The Association of Member-Directed Pension Schemes has revealed it is to begin judicial review proceedings over the Financial Conduct Authority’s capital adequacy framework for self-invested pension operators, which legal advice received has suggested is “unlawful”.
In a statement sent to members, Amps states that based on feedback the committee took legal advice on how the FCA dealt with the consultation process and whether this led to “seriously flawed” outcomes.

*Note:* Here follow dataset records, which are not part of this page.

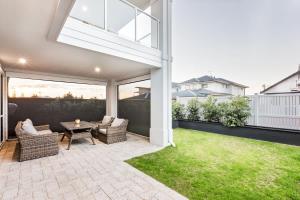 a patio with a table and chairs and a lawn at Fernweh - A Generous Hamptons-style Beachside Escape in Geographe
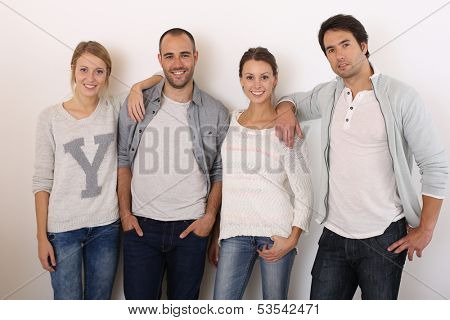 Group of smiling friends hanging around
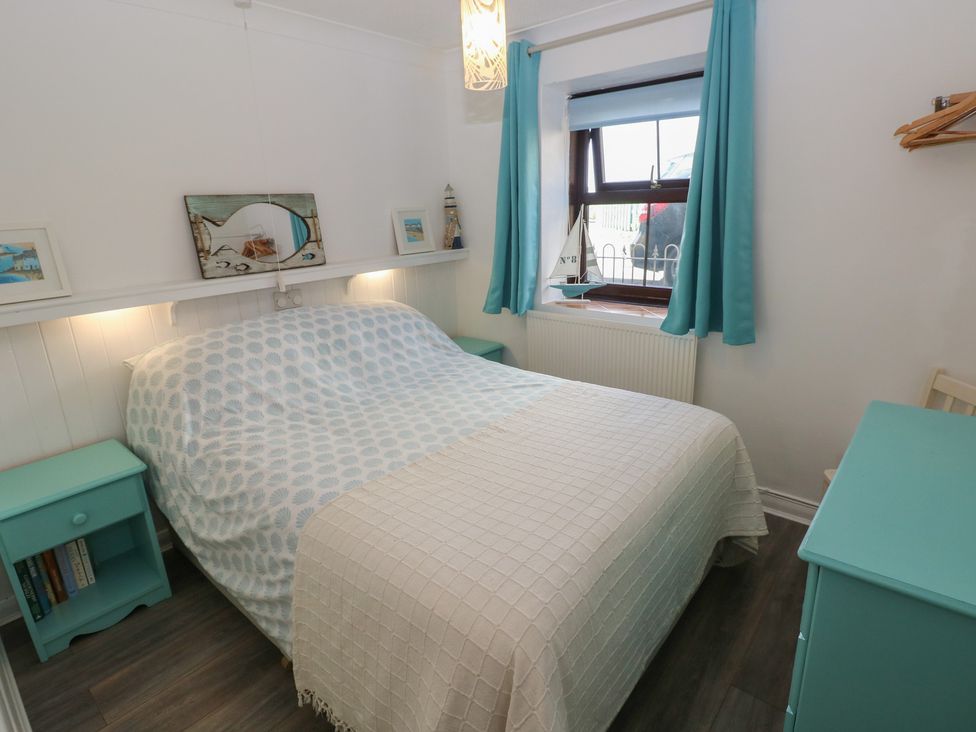 A bedroom with a bed and nightstand at Puffin Nook in Broad Haven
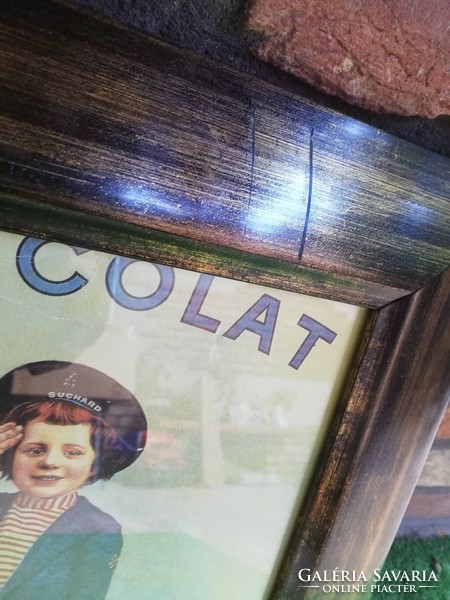 Chocolate advertising in a glazed wooden frame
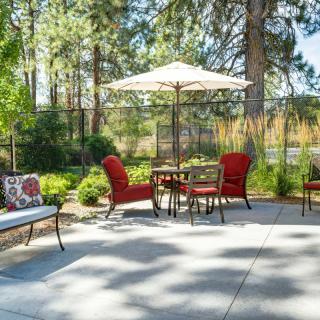 A cozy patio setup with red cushioned chairs surrounding a table under a large umbrella, nestled in a lush garden setting.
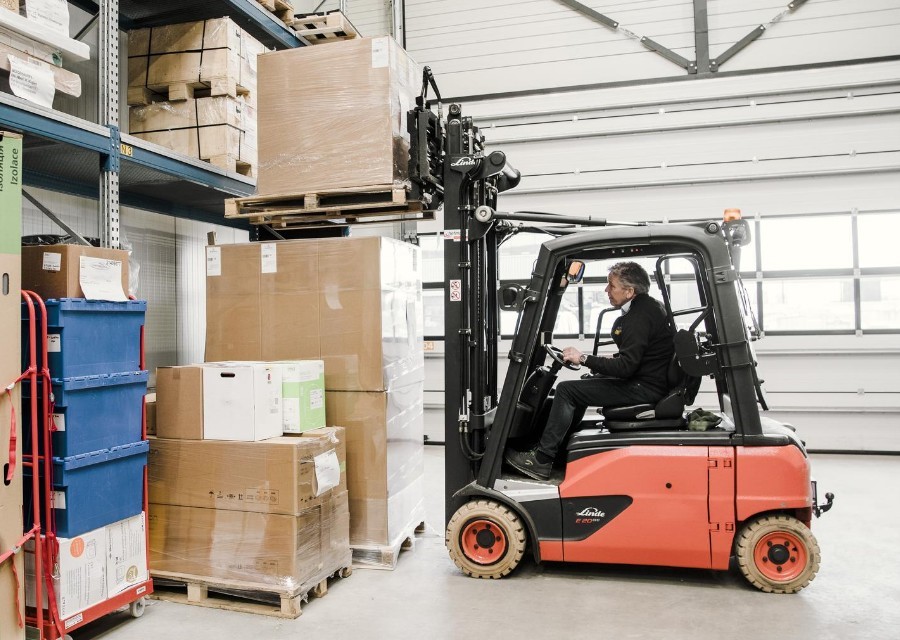 Een man zet met een heftruck een pallet met dozen op een andere pallet met dozen.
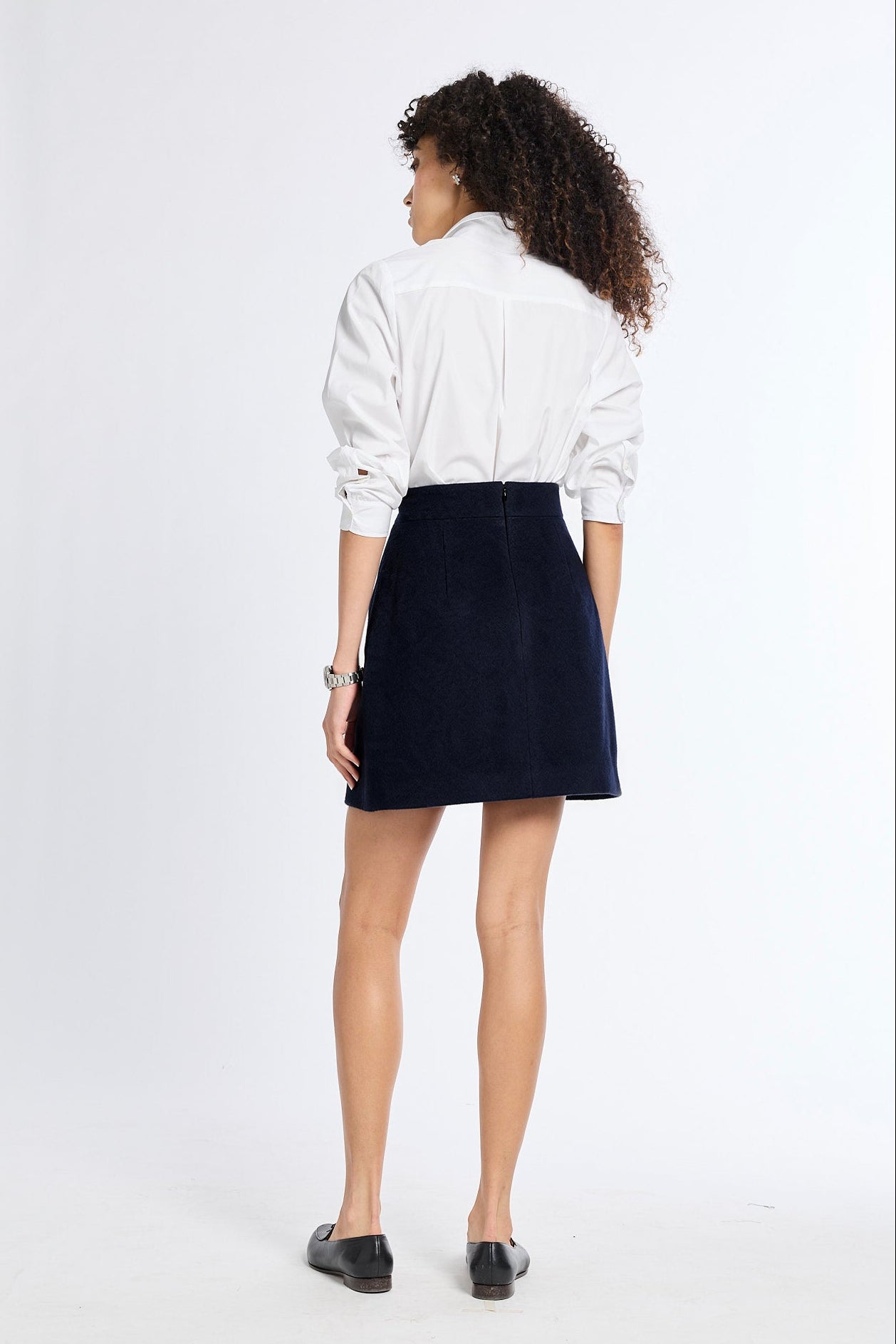 A woman is shown from behind wearing a white long-sleeve button-up shirt and a dark navy blue corduroy mini skirt, paired with black flat shoes, against a plain white studio background.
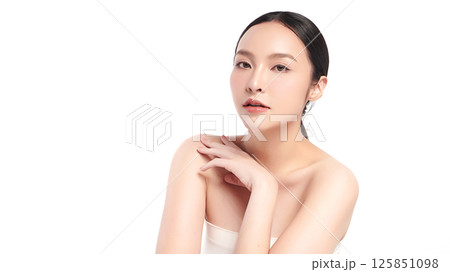 A beautiful young Asian woman with clean, fresh skin against a white background. Skincare, facial treatment, cosmetology, beauty, and spa. An elegant portrait of an Asian woman. A beautiful young Asian woman with clean, fresh skin against a white background. Skincare, facial treatment, cosmetology, beauty, and spa. An elegant portrait of an Asian woman. 125851098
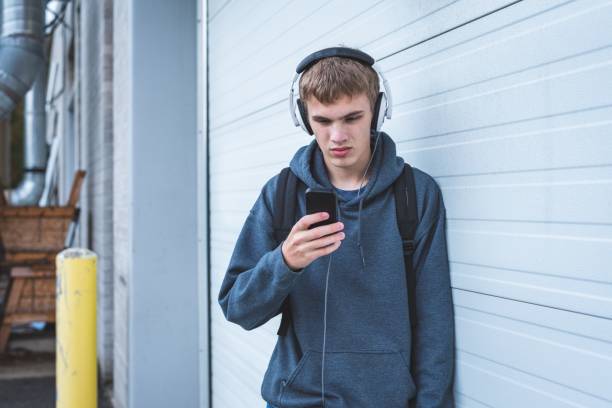 Sad teenager wearing headphones and listening to music. stock photo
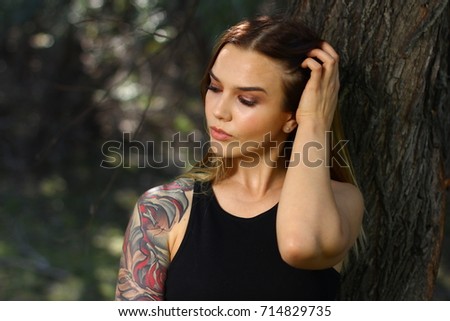 Beautiful portrait blonde with a tattoo on a hand in casual style outdoors.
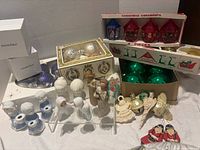 Overall lot showing Pandora boxes, Jewel Brite lanterns, Snowbabies, resin angel, assorted ornaments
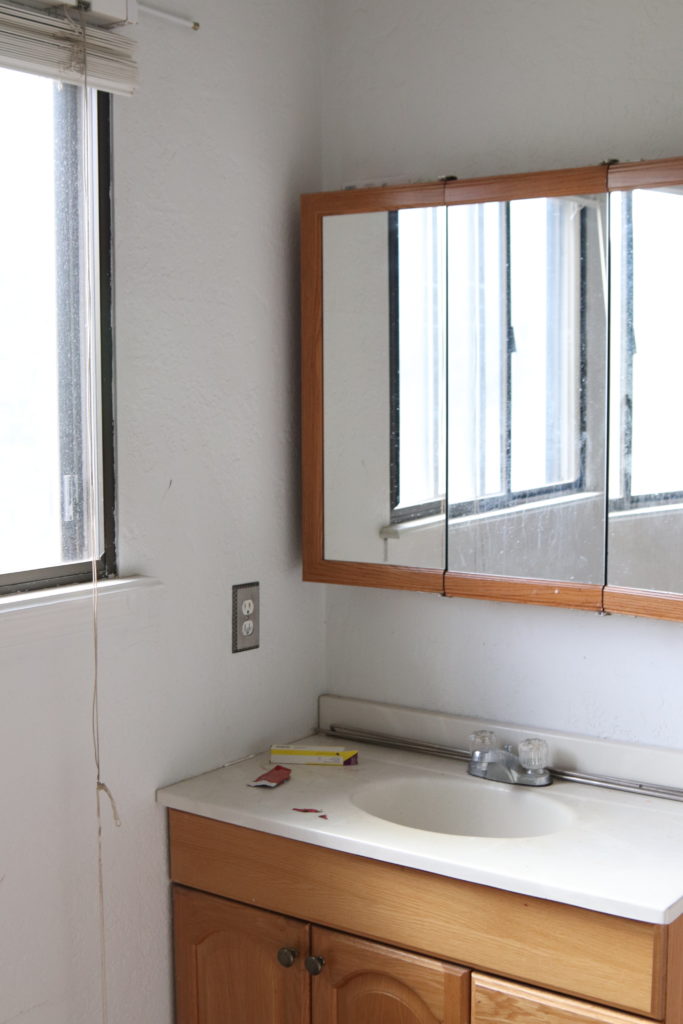 A picture of the bathroom vanity before. 
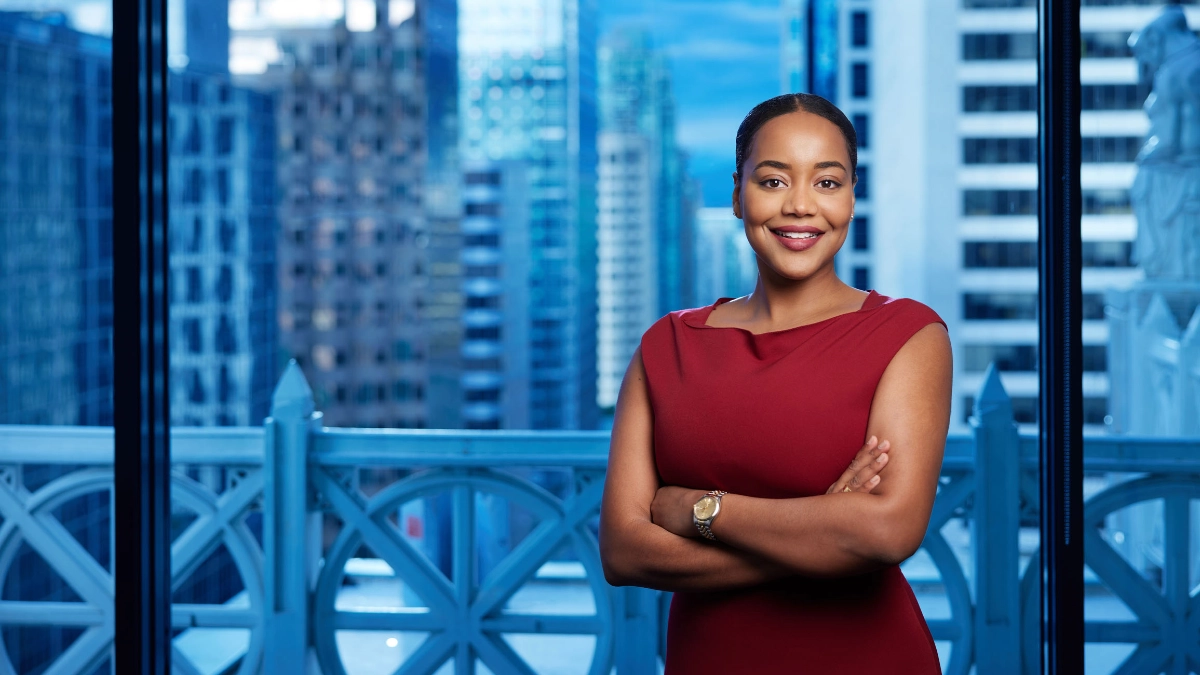 Professional headshot of female lawyer in a burgundy dress with a window view background taken in an office in Vancouver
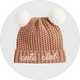 Pink baby pom-pom beanie with waffle-knit texture and embroidered "cute club" slogan.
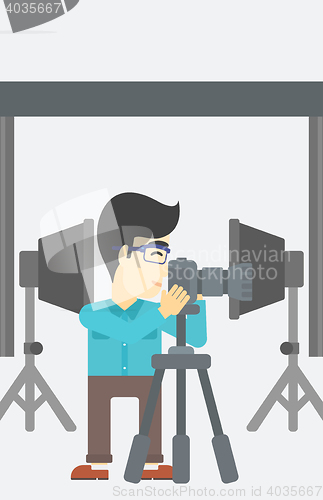 Image of Photographer working with camera on tripod.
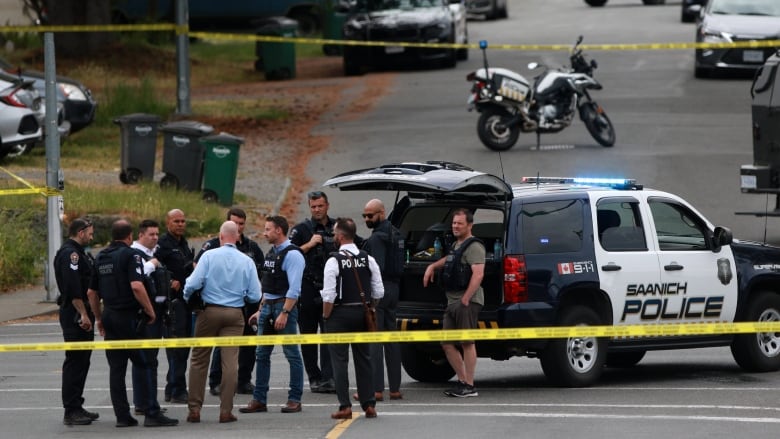 A group of men, many in uniform, stand at the back of a large police SUV. The men are encircled by crime tape. A police bike and police cars are visible in the background.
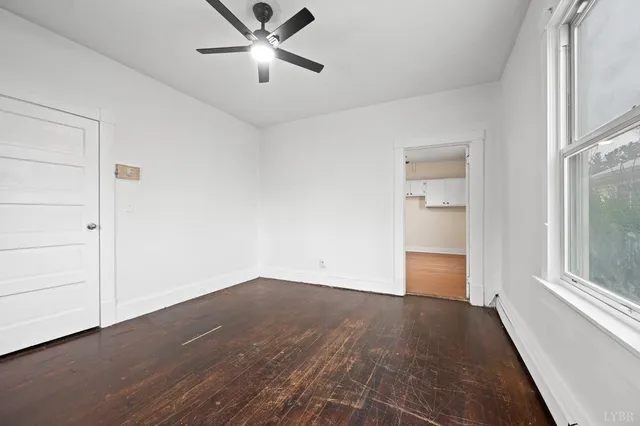 an empty room with wooden floor cabinet and windows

After almost a two-year delay, the FCA published its final long-awaited capital adequacy rules in August which confirmed Sipps providers will need to hold a minimum of £20,000 in reserve, with the exact figure based on a calculation of assets under management with a surplus added for ‘non-standard’ assets.
Having said its original proposals could force as many as one in five firms exit the sector, its revised proposals reduces - and in some cases halves - the £20,000 minimum for smaller firms with less than £200m in assets, and reclassified UK commercial property as a ‘standard’ asset.
The new rules come into force on 1 September 2016.
However, there have been concerns over the formula the FCA is using to calculate capital adequacy, with many in the industry warning that the assets under management calculation failed to address risks with esoteric assets.
Legal advice received was that the FCA’s decision is “unlawful and ought to be quashed”. The letter to Amps members, seen by FTAdviser, adds the decision has been taken pursuant to an “unfair procedure and inadequate process of consultation”.
The FCA has failed to provide any adequate of intelligible reasons for its proposals and had adopted the decision without providing fair opportunity of dissuading it from doing so, the letter continues.
This follows a Freedom of Information Act request last year whereby Amps obtained 55 out of the 57 responses to CP12/33 and noted strong backing for enhancing consumer protection but minimal support for the regulator’s formula.
The letter also described the decision as “unlawful” because “the FCA has breached its duty to make sufficient enquiries to enable it to reach a rational and lawful decision”.
Amps notes legal advice it took said the FCA had “acted unreasonably and failed” to have regard to relevant considerations and relied on “irrelevant considerations”, and that it acted in breach of its statutory duties under the Financial Services and Markets Act 2000.
Amps says it has consistently supported an increase in capital adequacy requirements, but that it wished to challenge the regulator in regard “to its apparent disregard for fairness of procedure and adequacy of consultation, which leaves Sipp operators facing an illogical basis of capital requirement which proper consultation might well have rejected”.
The FCA confirmed to FTAdviser that it has received a letter from Amps’ legal representative but that it was unable to comment further.